» **抜粋文**:

╭──

外から見える古い美容院部分はダミーというか飾りのようなもので、現在は、奥が改装されて床屋になっている。美容院部門は廃業したようだ。
その美容院だったレトロな部屋は待合室になっていて、色々と注意書きが書かれている。
「髪は洗ったままが望ましい」
「整髪料で形を整えている場合、正しく髪型を捉えることができない場合がある。つまり仕上がりに悪影響がある」
「汚れた髪もまた、仕上がりへの影響が大きいため避けるべきだ」
「コンディションの悪すぎる髪はお断りすることもある」
「カメラやスマホでの撮影は禁止。調髪中は絶対に駄目だ」
「染めた直後の散髪は望ましくない。よって不出来な場合のクレームは受け付けない」
こういうメッセージが、赤みがかった黄土色の大きな短冊に書かれ、あちこちに貼ってあった。
嫌な予感がする。
漢方薬局や無農薬カフェや無国籍料理店兼雑貨屋(消費社会を考え直すきっかけが云々)では珍しくない、張り紙だらけの店*1。しかし自分の身体の一部を切ってもらうにあたり、この種の“街のおかしな人のお店”を選ぶのは、どう考えてもまずい。
ちなみに「食券機」で、まず料金を支払う。といってもボタンは「大人」「子供」「老人割引」程度。「パーマや染髪は応相談」と、これまた貼り紙がある。そんなに客の多そうな店ではないのだから、普通にレジを導入したほうが安上がりだと思うのだが、よくわからない。
本当は回れ右して帰りたい気分だったが、食券機(券売機)で支払った後ではそうもいかない。
でも僕の危惧とは裏腹に、というと変な話だが、髪は普通に切ってもらった。
特にお洒落でもない30代後半の店主が、ひたすら喋りながらざくざくと切っていく。ショッピングモールにある安い床屋よりは丁寧だが、街の普通の床屋さんよりは雑。

╰──

» **参考資料**:
╭──

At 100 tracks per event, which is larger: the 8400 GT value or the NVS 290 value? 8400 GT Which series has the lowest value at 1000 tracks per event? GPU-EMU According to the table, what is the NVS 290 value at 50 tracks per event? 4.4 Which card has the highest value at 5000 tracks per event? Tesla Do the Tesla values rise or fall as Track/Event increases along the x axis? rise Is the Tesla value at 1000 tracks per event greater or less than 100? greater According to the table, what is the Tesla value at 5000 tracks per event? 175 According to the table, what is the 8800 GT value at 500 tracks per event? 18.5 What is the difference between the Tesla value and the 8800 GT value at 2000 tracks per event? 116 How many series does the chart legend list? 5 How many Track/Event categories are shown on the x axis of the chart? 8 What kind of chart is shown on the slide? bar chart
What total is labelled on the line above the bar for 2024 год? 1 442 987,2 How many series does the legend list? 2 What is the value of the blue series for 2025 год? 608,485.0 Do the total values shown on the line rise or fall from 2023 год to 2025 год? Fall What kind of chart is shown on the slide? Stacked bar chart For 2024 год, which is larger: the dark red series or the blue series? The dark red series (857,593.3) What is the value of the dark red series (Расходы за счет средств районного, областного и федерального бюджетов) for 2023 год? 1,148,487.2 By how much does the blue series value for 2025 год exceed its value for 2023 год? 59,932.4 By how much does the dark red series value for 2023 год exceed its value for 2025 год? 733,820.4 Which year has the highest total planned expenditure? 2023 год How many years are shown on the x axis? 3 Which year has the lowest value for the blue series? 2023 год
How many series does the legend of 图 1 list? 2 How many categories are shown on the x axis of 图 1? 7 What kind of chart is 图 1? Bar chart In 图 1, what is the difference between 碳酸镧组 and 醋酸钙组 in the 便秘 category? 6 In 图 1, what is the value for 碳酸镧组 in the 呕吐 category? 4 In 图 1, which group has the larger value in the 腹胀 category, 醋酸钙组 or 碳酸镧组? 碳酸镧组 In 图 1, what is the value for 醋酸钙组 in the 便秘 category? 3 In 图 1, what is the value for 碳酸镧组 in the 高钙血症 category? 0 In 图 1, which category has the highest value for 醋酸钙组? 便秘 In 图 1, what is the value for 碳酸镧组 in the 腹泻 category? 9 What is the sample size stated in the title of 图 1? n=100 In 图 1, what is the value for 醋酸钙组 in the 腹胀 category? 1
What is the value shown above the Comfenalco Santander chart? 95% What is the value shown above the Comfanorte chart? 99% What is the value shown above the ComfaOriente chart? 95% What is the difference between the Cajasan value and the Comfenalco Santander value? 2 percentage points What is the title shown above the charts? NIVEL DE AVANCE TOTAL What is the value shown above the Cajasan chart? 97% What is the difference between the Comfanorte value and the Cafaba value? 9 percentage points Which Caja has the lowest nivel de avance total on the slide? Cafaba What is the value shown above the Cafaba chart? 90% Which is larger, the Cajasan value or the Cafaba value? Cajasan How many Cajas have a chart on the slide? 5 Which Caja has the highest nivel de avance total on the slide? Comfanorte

╰──

» **設問**:
抜粋文の内容をもとに、次の問いにそれぞれ答えなさい。
(a) 美容院だったレトロな部屋は、現在何になっているか。
(b) 店内の注意書きは、何に書かれて貼ってあったか。
(c) 髪を切った店主は何歳くらいと書かれているか。

» **解答**:
(a) 待合室
(b) 赤みがかった黄土色の大きな短冊
(c) 30代後半